Work to do: Could you swap every "construction trailer" in the records below for "site trailer" and give the records back with nothing else changed, leaving out the pictures?

# Start of Provided data

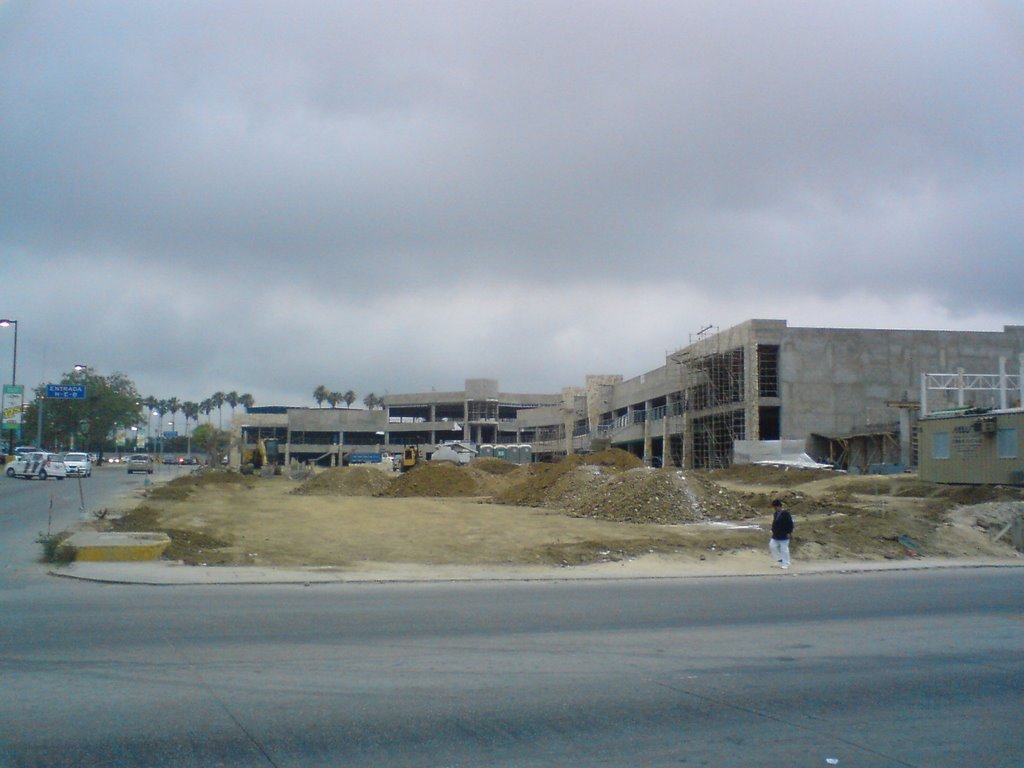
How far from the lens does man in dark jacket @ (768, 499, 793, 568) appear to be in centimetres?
2125

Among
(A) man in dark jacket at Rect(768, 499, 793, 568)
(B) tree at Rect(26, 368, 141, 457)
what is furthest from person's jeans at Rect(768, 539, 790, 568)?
(B) tree at Rect(26, 368, 141, 457)

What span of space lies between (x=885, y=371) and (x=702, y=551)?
156 feet

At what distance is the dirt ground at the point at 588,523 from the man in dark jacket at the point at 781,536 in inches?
46.8

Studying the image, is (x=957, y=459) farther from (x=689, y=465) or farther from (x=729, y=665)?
(x=729, y=665)

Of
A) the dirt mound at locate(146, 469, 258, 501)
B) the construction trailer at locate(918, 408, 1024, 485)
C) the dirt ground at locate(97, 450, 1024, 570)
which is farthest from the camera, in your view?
the dirt mound at locate(146, 469, 258, 501)

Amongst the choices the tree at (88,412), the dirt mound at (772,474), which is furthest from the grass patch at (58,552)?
the tree at (88,412)

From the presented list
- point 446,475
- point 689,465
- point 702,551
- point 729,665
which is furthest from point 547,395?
point 729,665

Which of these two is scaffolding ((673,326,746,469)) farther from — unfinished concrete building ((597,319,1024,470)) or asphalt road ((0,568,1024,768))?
asphalt road ((0,568,1024,768))

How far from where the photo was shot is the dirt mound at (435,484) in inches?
2053

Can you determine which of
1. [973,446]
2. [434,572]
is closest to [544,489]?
[973,446]

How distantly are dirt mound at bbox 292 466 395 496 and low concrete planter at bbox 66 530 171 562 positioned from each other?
107 feet

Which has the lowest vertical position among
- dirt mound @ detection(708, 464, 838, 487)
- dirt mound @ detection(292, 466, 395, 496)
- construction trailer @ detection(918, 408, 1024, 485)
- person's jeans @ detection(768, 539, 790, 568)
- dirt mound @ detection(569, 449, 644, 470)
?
dirt mound @ detection(292, 466, 395, 496)

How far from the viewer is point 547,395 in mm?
137250

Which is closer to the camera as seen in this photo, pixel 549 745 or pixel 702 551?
pixel 549 745
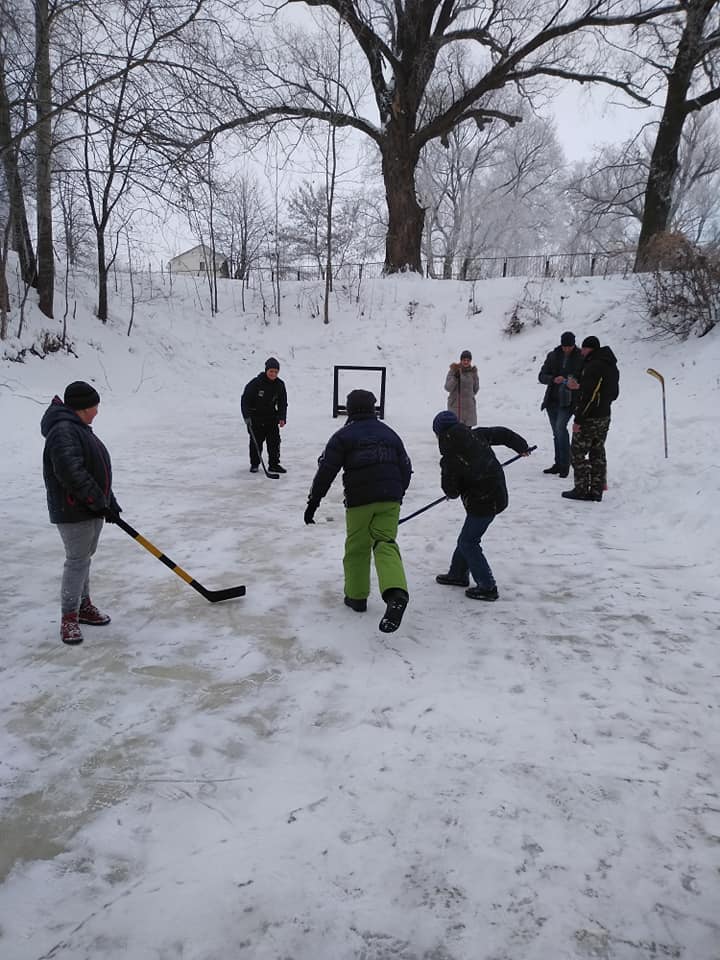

# End of Provided data

Answer to this task:
How far from the lens does man in dark jacket @ (768, 499, 793, 568) appear to be in centimetres?
2125

Among
(A) man in dark jacket at Rect(768, 499, 793, 568)
(B) tree at Rect(26, 368, 141, 457)
what is furthest from person's jeans at Rect(768, 539, 790, 568)?
(B) tree at Rect(26, 368, 141, 457)

What span of space lies between (x=885, y=371) and (x=702, y=551)?
156 feet

At what distance is the dirt ground at the point at 588,523 from the man in dark jacket at the point at 781,536 in inches?
46.8

Studying the image, is (x=957, y=459) farther from (x=689, y=465) or farther from (x=729, y=665)?
(x=729, y=665)

Of
A) the dirt mound at locate(146, 469, 258, 501)
B) the site trailer at locate(918, 408, 1024, 485)
C) the dirt ground at locate(97, 450, 1024, 570)
which is farthest from the camera, in your view?
the dirt mound at locate(146, 469, 258, 501)

Amongst the choices the tree at (88,412), the dirt mound at (772,474), which is furthest from the grass patch at (58,552)?
the tree at (88,412)

From the presented list
- point 446,475
- point 689,465
- point 702,551
- point 729,665
which is furthest from point 547,395?
point 729,665

Which of these two is scaffolding ((673,326,746,469)) farther from — unfinished concrete building ((597,319,1024,470)) or asphalt road ((0,568,1024,768))?
asphalt road ((0,568,1024,768))

How far from where the photo was shot is the dirt mound at (435,484) in inches?
2053

Can you determine which of
1. [973,446]
2. [434,572]
is closest to [544,489]?
[973,446]

How distantly are dirt mound at bbox 292 466 395 496 and low concrete planter at bbox 66 530 171 562 positioned from each other?
107 feet

Which has the lowest vertical position among
- dirt mound @ detection(708, 464, 838, 487)
- dirt mound @ detection(292, 466, 395, 496)
- site trailer @ detection(918, 408, 1024, 485)
- person's jeans @ detection(768, 539, 790, 568)
- dirt mound @ detection(569, 449, 644, 470)
?
dirt mound @ detection(292, 466, 395, 496)

How far from the viewer is point 547,395 in mm?
137250

Which is closer to the camera as seen in this photo, pixel 549 745 or pixel 702 551?
pixel 549 745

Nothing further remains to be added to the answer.